#### REQUIRED TASK 1
State how many lines of the listing contain the string "whitespace", treating case as significant. Reply with the number alone.

#### SELECTED TEXT

In the aftermath of a presidential election campaign in which Heritage Foundation President Kevin Roberts and The Heritage Foundation were constantly in media headlines, Roberts joined “The Signal Sitdown” to discuss his new book “Dawn’s Early Light.”
In my interview with Roberts, we reflect on the election results and the unorthodox, previously unimaginable coalition that propelled President-elect Donald Trump to victory.
Just because Trump won the election, however, doesn’t mean the fight to secure conservative wins has ended. In fact, the fight has just begun to deliver for the American people, who expressed their desire for a radical departure from the status quo.
Thus the subtitle of Roberts’ book: “Taking Back Washington to Save America.”
Roberts and Heritage played a major role in the lead-up to the 2024 election because of Kamala Harris’ campaign attacks against Project 2025, a compilation of policy proposals from across the conservative movement spearheaded by the leading conservative think tank.
In some ways, “Dawn’s Early Light” may be seen as a companion read with Project 2025’s policy proposals. Roberts’ book explains many of the project’s animating principles—self-governance, consent, public virtue, government accountability—and the particular problems that the nation faces today—among them family collapse, rising costs, poor education outcomes, and overextension abroad.
Roberts says he settled on the title “Dawn’s Early Light,” long before the election results, even though polls showed Trump and Harris running neck and neck down the stretch.
“I’ve been confident about the satisfactory outcome of the election for weeks, if not months,” Roberts told me. “But I still thought even if [Harris] wins, we’re sticking with the title because it’s still America. And even if we’re going down, we’re going to go down fighting in the same way that Francis Scott Key, when he’s peering through that fog in 1814 and pens this phrase, actually didn’t expect to see the American flag.”

Source listing
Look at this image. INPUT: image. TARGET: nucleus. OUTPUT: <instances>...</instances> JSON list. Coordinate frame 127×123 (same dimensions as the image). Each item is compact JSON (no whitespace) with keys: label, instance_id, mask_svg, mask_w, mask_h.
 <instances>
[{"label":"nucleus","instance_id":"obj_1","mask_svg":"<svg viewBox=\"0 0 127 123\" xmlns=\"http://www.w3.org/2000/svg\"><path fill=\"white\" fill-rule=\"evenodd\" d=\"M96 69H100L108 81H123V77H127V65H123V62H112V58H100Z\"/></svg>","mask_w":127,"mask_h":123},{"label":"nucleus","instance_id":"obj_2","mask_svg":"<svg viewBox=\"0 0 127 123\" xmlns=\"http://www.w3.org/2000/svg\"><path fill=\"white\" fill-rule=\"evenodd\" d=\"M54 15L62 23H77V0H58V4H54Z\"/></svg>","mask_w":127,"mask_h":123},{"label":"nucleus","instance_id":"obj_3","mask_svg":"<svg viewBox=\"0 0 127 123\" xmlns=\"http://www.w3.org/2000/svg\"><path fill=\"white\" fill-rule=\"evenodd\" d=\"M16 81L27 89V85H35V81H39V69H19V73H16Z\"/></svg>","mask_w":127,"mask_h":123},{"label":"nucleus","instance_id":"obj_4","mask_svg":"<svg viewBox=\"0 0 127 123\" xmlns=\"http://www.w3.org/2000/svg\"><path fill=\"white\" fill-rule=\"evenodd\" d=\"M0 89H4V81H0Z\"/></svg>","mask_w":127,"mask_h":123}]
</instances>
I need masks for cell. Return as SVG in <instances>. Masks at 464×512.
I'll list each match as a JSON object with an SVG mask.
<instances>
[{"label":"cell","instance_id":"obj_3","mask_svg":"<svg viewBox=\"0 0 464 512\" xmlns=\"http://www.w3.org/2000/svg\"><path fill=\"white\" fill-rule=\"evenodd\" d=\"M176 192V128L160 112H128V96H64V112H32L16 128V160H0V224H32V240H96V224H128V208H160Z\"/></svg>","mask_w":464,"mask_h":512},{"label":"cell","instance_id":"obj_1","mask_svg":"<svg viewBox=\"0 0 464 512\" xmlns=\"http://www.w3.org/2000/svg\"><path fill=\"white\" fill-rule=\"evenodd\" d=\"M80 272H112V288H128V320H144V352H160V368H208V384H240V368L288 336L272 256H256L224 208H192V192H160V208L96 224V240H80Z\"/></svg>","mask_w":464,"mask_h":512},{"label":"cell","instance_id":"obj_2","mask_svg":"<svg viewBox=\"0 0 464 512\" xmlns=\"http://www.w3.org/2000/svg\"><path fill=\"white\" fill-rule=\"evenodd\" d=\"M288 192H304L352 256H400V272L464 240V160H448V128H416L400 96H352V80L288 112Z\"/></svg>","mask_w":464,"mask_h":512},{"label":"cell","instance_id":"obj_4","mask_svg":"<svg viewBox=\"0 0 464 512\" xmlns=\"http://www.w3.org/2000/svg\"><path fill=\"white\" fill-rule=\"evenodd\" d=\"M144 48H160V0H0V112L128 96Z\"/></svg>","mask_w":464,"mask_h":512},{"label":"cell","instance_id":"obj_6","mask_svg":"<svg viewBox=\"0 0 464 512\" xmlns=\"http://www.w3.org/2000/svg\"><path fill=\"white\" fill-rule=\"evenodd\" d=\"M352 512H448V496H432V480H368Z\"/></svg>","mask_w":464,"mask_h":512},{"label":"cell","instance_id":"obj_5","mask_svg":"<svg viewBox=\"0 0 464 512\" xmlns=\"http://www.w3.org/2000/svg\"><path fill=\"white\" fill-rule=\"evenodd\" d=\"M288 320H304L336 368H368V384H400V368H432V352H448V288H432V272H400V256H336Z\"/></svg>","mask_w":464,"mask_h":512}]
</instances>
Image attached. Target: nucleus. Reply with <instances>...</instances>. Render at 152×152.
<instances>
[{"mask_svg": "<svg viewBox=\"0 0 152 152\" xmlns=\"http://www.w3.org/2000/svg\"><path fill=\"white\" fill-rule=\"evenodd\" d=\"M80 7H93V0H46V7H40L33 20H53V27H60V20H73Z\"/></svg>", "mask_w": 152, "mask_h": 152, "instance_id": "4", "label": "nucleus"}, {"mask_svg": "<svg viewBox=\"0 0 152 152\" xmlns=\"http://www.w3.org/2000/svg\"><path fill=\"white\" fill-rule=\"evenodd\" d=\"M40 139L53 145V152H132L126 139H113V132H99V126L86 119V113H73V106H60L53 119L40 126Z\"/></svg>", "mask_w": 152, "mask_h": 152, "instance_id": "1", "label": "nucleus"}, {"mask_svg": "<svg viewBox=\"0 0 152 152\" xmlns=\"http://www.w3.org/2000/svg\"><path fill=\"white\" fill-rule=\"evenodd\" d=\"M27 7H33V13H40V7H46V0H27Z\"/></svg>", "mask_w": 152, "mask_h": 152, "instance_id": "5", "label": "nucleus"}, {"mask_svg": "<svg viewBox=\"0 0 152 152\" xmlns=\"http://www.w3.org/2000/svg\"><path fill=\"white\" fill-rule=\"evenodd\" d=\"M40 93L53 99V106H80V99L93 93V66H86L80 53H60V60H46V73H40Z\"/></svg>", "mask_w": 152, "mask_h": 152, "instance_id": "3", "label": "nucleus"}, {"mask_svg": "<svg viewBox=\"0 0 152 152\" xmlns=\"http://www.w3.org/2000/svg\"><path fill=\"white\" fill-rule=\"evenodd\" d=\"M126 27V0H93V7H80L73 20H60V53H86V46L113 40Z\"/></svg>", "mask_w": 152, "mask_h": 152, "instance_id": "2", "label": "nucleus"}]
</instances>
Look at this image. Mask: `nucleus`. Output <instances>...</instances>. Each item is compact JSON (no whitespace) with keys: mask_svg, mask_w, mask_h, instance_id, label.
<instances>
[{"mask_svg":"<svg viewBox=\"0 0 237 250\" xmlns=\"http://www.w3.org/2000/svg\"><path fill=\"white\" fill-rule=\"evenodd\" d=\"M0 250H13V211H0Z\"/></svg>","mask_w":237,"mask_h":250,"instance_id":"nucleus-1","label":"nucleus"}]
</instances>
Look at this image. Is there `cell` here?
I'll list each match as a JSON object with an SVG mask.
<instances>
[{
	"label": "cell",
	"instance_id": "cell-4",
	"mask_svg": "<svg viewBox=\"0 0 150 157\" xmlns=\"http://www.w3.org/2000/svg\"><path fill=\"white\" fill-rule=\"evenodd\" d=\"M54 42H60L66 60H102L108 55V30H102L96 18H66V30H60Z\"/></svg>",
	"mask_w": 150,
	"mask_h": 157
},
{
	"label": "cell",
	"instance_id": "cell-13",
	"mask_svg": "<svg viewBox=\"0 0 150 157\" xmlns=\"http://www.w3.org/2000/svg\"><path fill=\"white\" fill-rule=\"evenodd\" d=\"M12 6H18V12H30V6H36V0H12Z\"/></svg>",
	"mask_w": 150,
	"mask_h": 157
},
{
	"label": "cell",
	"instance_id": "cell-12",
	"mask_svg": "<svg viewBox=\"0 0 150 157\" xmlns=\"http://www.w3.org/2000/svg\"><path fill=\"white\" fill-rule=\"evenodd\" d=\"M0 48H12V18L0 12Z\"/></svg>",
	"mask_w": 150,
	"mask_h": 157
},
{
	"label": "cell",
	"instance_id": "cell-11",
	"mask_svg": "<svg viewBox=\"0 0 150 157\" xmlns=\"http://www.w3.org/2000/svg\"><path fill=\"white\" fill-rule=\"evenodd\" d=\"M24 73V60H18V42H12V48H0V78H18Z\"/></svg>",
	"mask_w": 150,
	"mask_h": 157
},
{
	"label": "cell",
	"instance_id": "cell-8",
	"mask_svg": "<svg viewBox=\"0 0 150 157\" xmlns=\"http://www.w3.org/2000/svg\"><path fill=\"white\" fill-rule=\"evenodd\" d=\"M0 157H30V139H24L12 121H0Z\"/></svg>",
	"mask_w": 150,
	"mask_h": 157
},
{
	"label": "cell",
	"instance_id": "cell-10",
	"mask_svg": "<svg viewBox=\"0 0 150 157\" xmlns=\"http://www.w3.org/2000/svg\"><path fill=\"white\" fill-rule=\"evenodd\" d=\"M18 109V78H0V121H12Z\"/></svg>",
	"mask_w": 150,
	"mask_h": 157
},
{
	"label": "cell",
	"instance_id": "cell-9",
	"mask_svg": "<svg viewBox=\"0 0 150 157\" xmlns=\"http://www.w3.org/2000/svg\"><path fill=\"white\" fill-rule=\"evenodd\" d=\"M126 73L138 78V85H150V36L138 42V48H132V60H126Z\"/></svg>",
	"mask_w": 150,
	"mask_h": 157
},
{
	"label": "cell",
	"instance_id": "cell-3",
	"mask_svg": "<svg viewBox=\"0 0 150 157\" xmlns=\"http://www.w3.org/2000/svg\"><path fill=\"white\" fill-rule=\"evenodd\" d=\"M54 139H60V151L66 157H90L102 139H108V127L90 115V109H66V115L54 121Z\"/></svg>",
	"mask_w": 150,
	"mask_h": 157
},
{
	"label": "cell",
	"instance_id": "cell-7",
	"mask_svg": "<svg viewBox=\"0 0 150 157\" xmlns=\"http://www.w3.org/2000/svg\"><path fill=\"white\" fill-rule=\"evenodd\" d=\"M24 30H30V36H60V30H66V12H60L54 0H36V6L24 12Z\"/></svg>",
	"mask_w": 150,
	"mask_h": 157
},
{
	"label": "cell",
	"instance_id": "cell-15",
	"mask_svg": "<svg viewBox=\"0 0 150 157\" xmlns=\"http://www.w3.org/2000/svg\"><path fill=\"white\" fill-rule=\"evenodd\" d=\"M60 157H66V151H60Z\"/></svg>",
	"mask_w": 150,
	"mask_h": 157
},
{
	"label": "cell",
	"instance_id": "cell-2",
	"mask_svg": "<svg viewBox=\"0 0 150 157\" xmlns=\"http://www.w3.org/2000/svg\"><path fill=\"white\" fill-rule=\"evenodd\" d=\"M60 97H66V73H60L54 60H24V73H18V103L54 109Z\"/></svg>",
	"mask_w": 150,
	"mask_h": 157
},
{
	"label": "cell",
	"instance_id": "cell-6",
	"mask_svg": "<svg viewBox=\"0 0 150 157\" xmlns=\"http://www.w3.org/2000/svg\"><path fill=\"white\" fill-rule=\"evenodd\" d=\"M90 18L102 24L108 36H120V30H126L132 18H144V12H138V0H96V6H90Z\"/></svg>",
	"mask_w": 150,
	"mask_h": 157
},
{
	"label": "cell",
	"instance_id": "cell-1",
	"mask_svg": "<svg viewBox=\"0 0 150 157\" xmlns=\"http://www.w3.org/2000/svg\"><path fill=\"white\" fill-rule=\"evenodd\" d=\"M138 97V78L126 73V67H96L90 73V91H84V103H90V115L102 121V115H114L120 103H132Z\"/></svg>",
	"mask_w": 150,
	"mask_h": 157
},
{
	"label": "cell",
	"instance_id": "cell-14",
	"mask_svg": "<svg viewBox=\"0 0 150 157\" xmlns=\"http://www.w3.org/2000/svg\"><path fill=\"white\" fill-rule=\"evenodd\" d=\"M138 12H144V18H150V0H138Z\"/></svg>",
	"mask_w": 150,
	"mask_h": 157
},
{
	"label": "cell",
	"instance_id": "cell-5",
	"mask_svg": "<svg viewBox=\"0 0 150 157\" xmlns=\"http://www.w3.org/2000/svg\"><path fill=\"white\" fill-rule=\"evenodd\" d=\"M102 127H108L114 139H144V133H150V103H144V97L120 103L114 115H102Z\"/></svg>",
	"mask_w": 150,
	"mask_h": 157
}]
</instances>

#### REQUIRED TASK 2
Write the next portion of the article on Kevin Roberts' book, beginning directly after its final sentence.

#### WRITTEN RESPONSE 1
2

#### WRITTEN RESPONSE 2
“He expected to see the Union Jack, because that’s really what rational thought would have taught him,” Roberts said of Key. “But as it turns out, God’s given us another chance. And the other sort of nuance in ‘Dawn’s Early Light’ is we’re not saying, ‘Oh, this is it. It’s done. We’ve totally won.’ … [Now] the hard work really begins, just as it began after winning the War of 1812.”
The stakes of delivering for the American people couldn’t be higher, given the problems mentioned above. Roberts personally understands these challenges.
“My dad had an addiction problem. He’s a recovering alcoholic to this day. I’m very proud of him and love him,” Roberts said, opening up about his childhood. “But when I was 8 and 9 and 10, it was awful. It was awful for anyone around him.”
“And my parents got divorced at a very early age, as many Americans have experienced, and it got very ugly. … And it ultimately was a contributing factor to my brother, when he was 15, committing suicide. I was 9.”
The tragedy in Roberts’ childhood became increasingly common as America showed early signs of decline. For Roberts, however, the new coalition that delivered big for conservatives in the 2024 election can start to reverse decades of that decline.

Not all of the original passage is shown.